To keep up, trends like spin-offs have become the norm. Think Wednesday, Agatha: House of Darkness and Fear the Walking Dead — shows that are sure to be consumed on account of nostalgia rather than storytelling.
“There's a whole bunch of stuff that's not great quality, but it's formulaic,” Annany said. “You know how it will turn it out.”
Annany worries that bringing AI into the fold will only make things more mundane. “If there's anything that would keep me up at night, it's that,” Annany said. “We’ll have a far simpler, more boring, less developed culture, because our culture comes from these stories.”
Promoting bias in the media
Beyond job security and cheapening the entertainment experience, the use of generative AI in creative works has other dangers. Because the technology uses data that already exist to create models and generate new media, it threatens to reinforce social stereotypes and biases within entertainment that many in the industry have been fighting so hard to shift in recent years.
“These systems are trained on data scraped from the web. The web is equal parts wonderful and highly toxic,” said Broussard, who recently published the book "More Than a Glitch: Confronting Race, Gender and Racial Bias in Tech."
In April, an investigation by the Washington Post revealed that a popular dataset used to train AI — the Colossal Clean Crawled Corpus, or C4, which is assembled from more than 15 million websites — used a white nationalist site, VDARE, in its database, as well as other disreputable sites.
“Every kind of human bias you can imagine is in the output of these generative AI systems because it's in the inputs,” Broussard said.
Living with AI
No matter the risks, generative AI has triggered a seismic shift in Hollywood, and is here to stay.
In March, the fourth version of ChatGPT was released — ChatGPT 4 — which, unlike its predecessor ChatGPT 3.5, can take images as well as text input.

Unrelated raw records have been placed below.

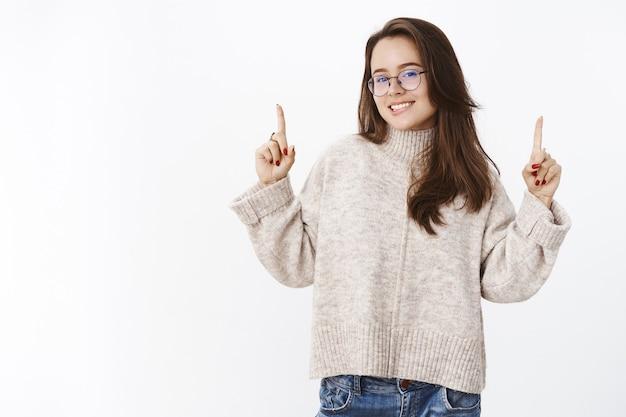 Portret van een knappe jonge en zelfverzekerde vrouw met een bril en een warme trui die handen opsteekt, glimlachend en bijtend op de onderlip van verrukking en verlangen, gretig probeer het product zelf over de grijze muur.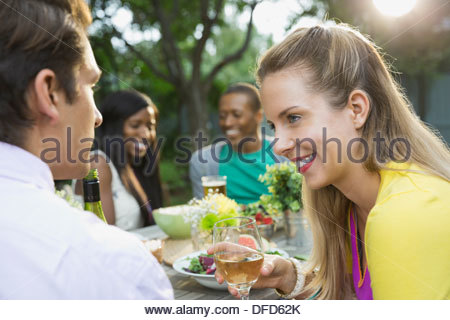 Heureux couple having meal with friends in backyard Banque D'Images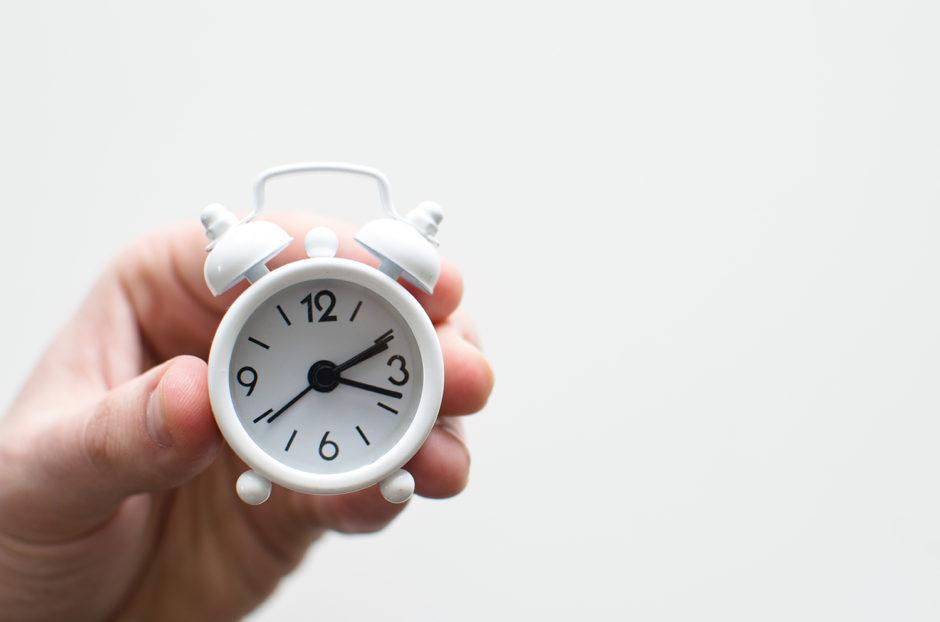 Hand carrying a mini clock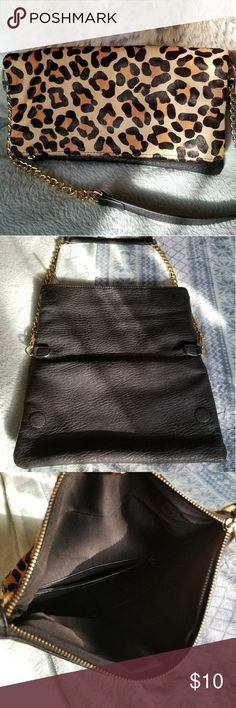 Cheetah Print/ Black Clutch Cheetah Print and black clutch with detachable gold chain strap. Foldover style. Magnetic inner closures to keep bag's slim profile. Perfect evening bag. Measures 11 × 6. Strap: 30 inches Express Bags Clutches & Wristlets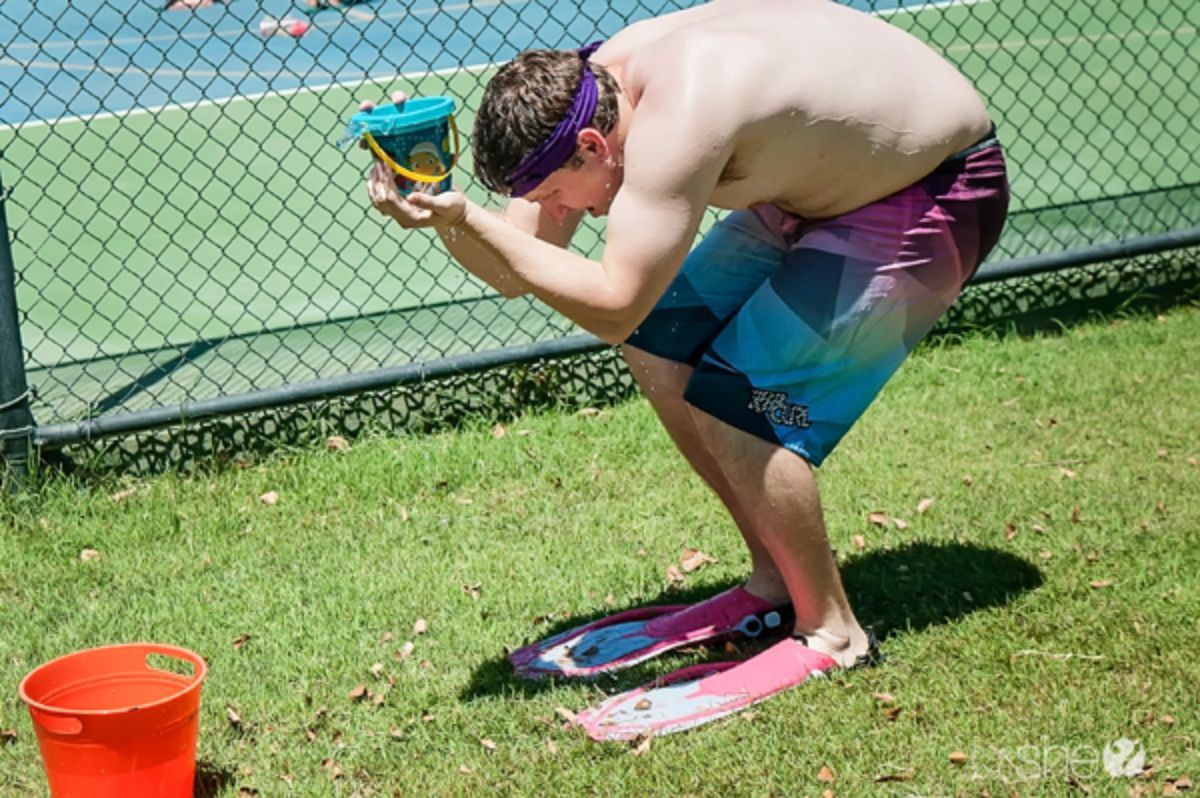 A man crouches down whilst wearing flippers, swimshorts a and a headband. He is holding a buscket in front of him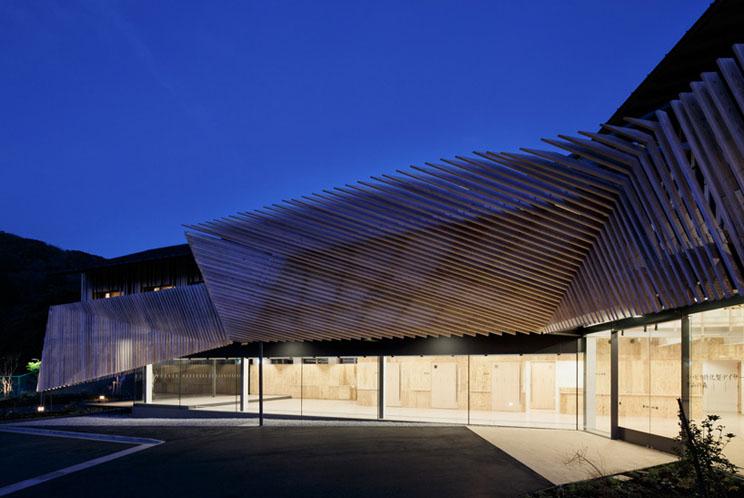 detrs de las lamas de madera de la fachada se encuentra la fachada de volmenes y luminosos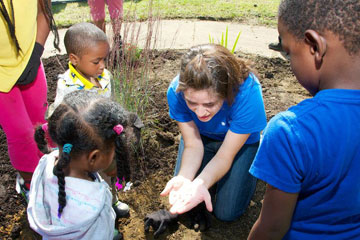 CWRU student sitting in dirt showing young children something in her hand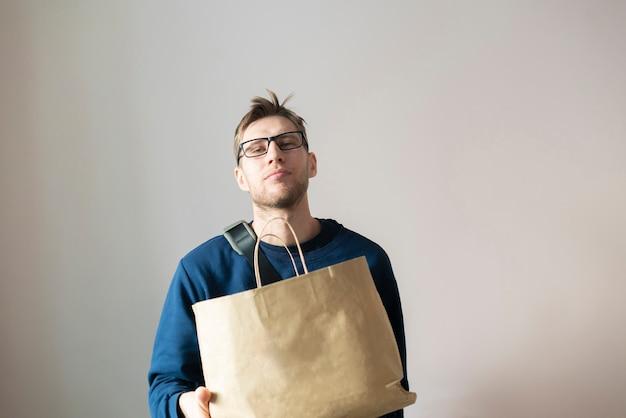 Ein junger mann, der eine papiertüte hält, liefert das produkt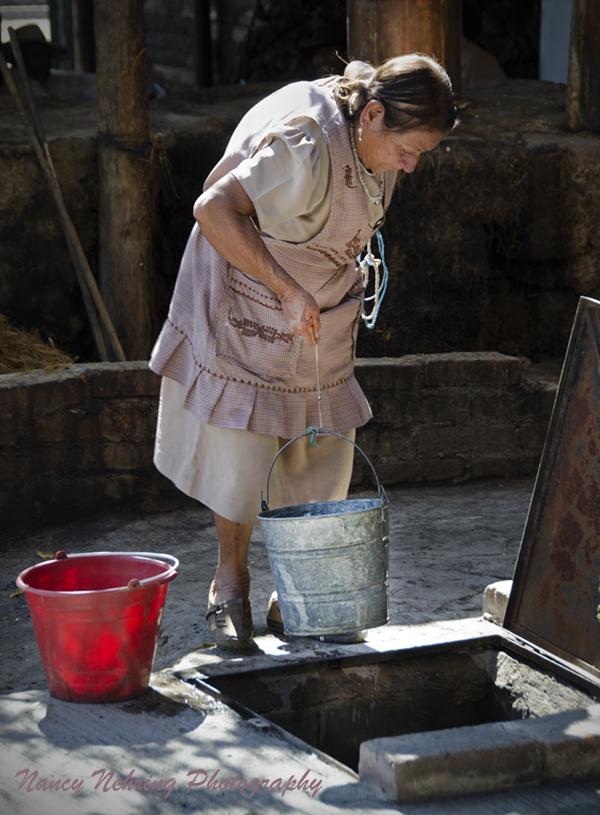 Senior Mixtec woman drawing water from an outdoor well. San Pablo Villa de Mitla, Oaxaca, Mexico.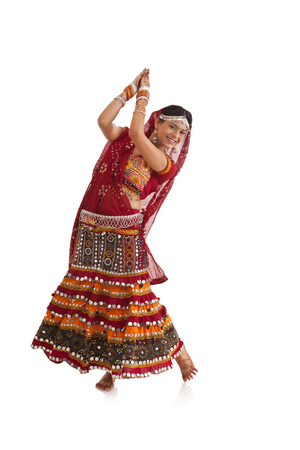 Female dandiya dancer dancing Stock Photo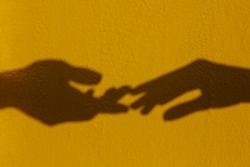Silhouette of two hands are drawn to each other on a yellow isolated background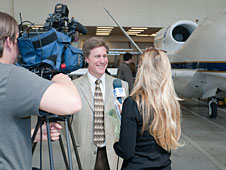 Time Warner Cable SoCal News' Cody Urban and Keli Moore interview NASA atmospheric physicist Paul Newman beside a NASA Global Hawk
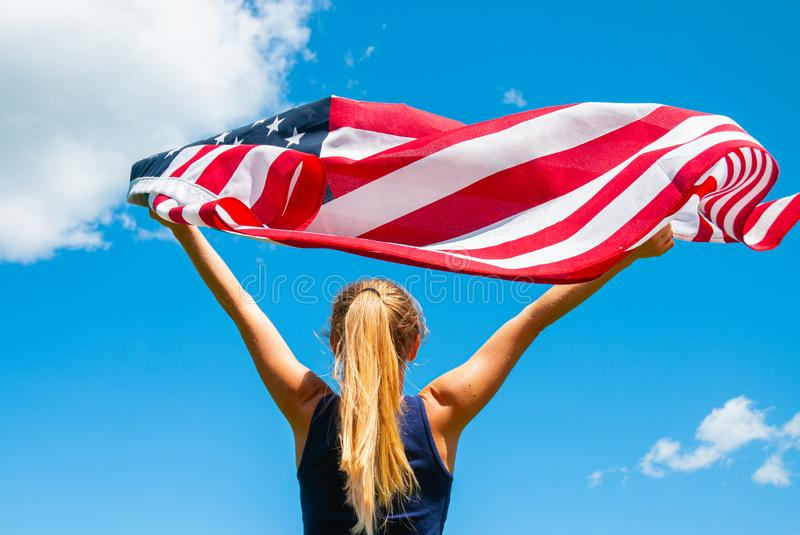 Young woman holding American flag on blue sky background.  4th of July. Young woman holding American flag on blue sky background. United States celebrate 4th of royalty free stock photography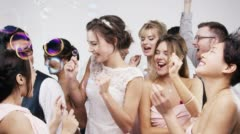 Bridesmaids dancing slow motion wedding photo booth series - stock footage
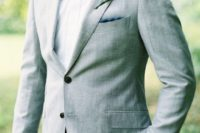 03 a light grey suit with a white shirt and a patterned bow tie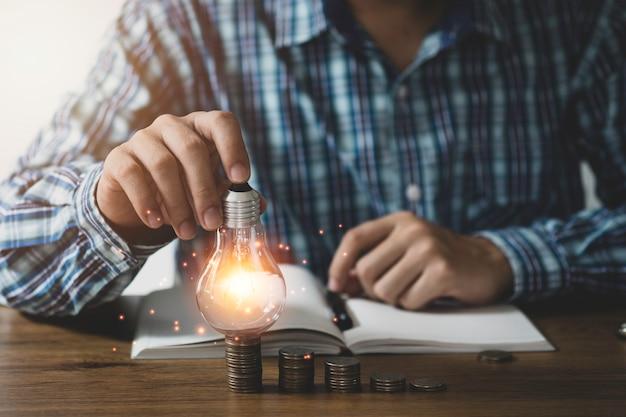 Lampadina della tenuta della mano dell'uomo d'affari con l'ingranaggio del dente e la linea di collegamento. concetto di idea di pensiero creativo.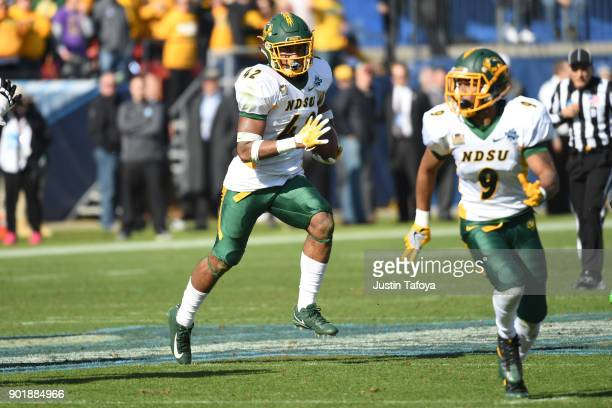 Jabril Cox of North Dakota State University returns a James Madison University turnover during the Division I FCS Football Championship held at...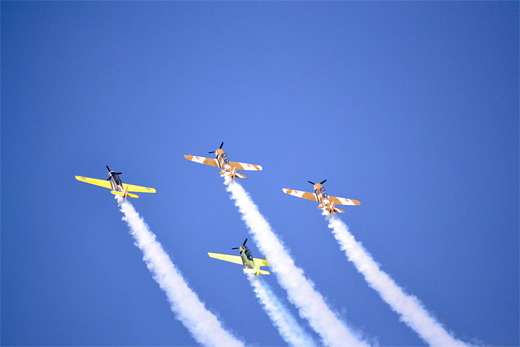 Yellow orange plane aircraft aerobatic photography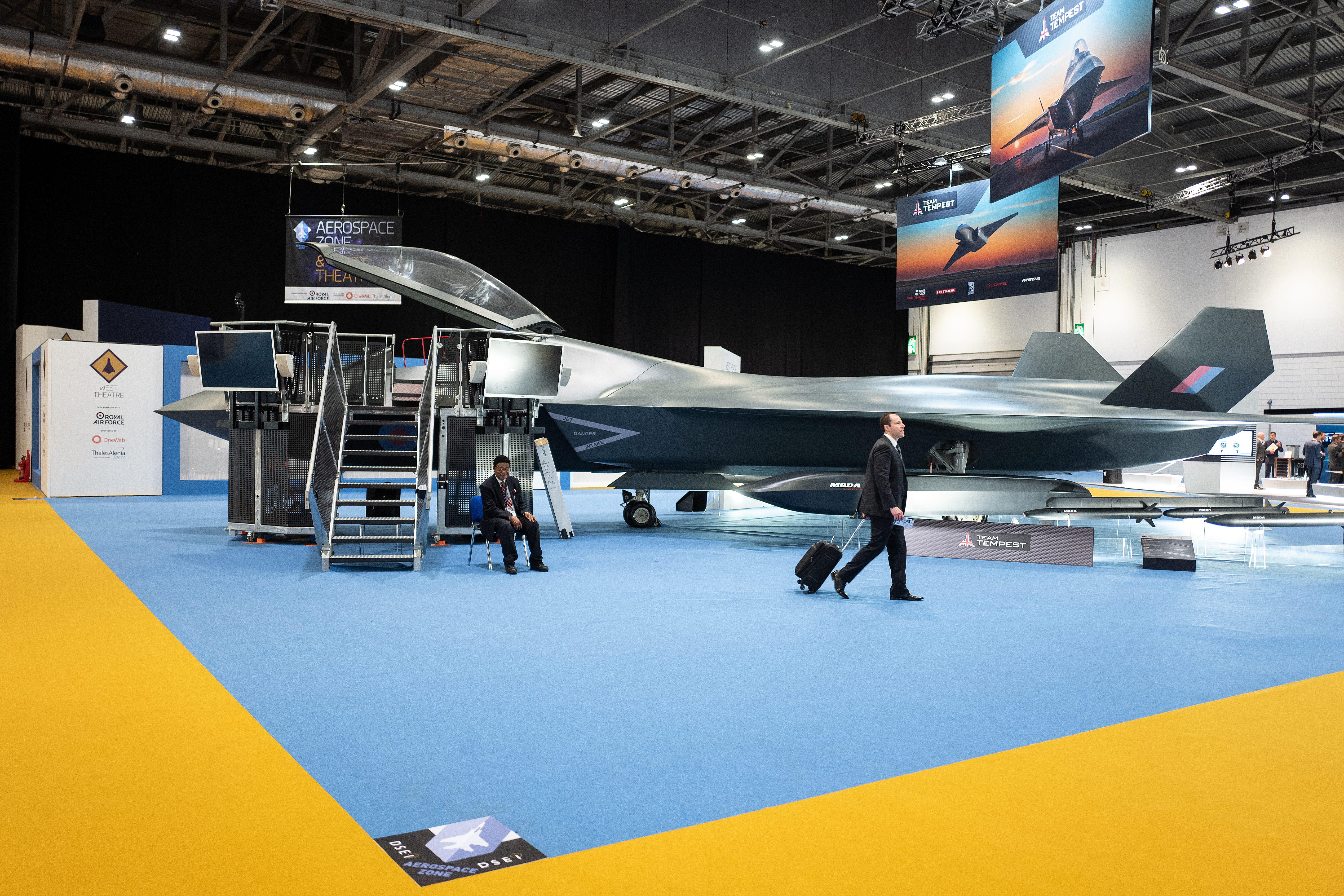 At the DSEI arms fair, a delegate walks past a model of the BAE Systems Tempest fighter jet. (Leon Neal/Getty Images)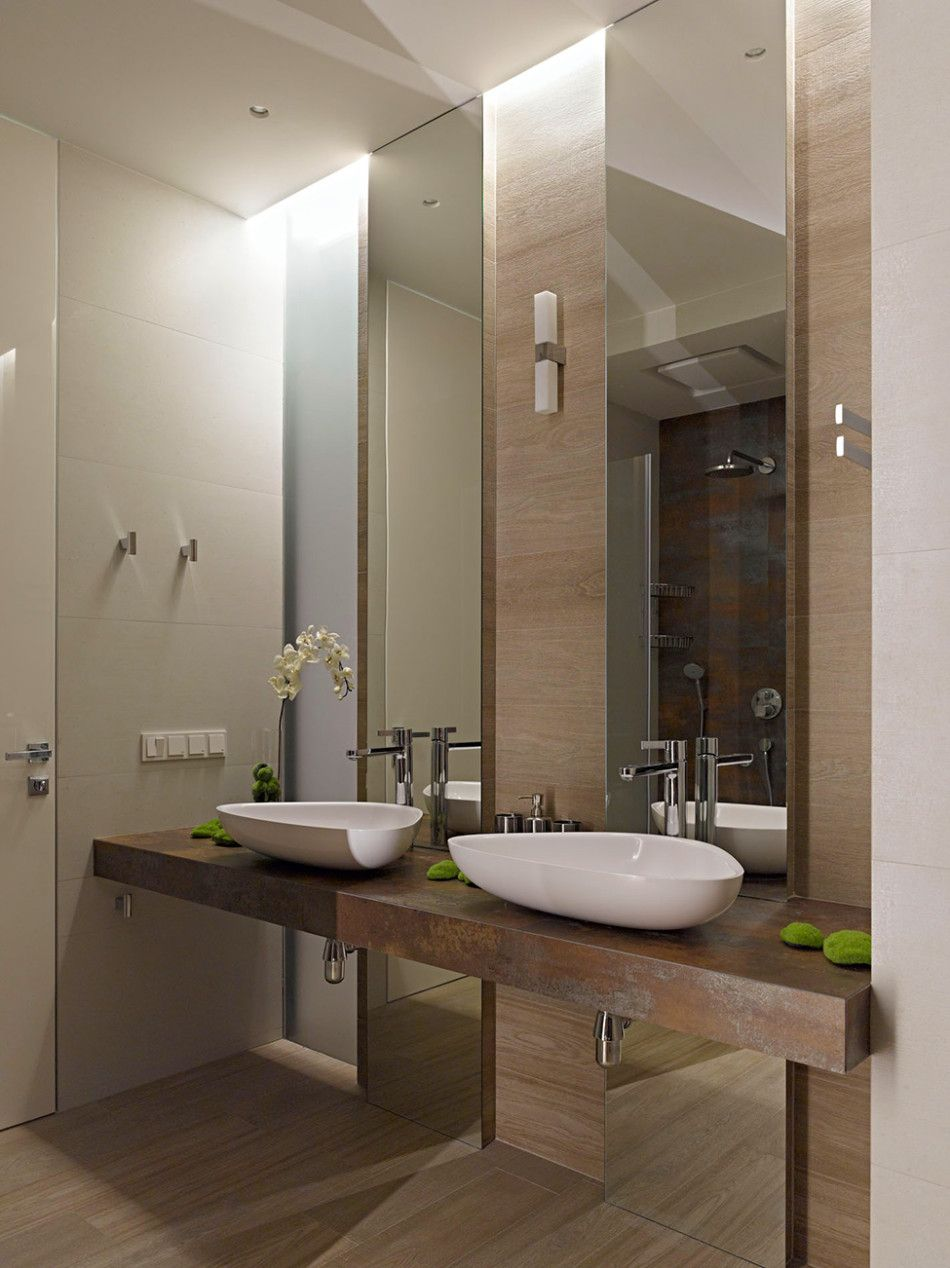 """floor to ceiling mirror panel behind sink bowl; """"floating"""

While the outcome of the WGA’s contract remains unknown, this paradigm-shifting force is sure to change the landscape of Hollywood — and almost every other industry — forever.
Moving forward, Annany said, we must think critically about how to coexist with it in Hollywood and beyond.
“Know who you are and what kind of creator you want to be,” Annany said. “Ask yourself: Is this technology bringing you closer, or further away from the world you want to live in?”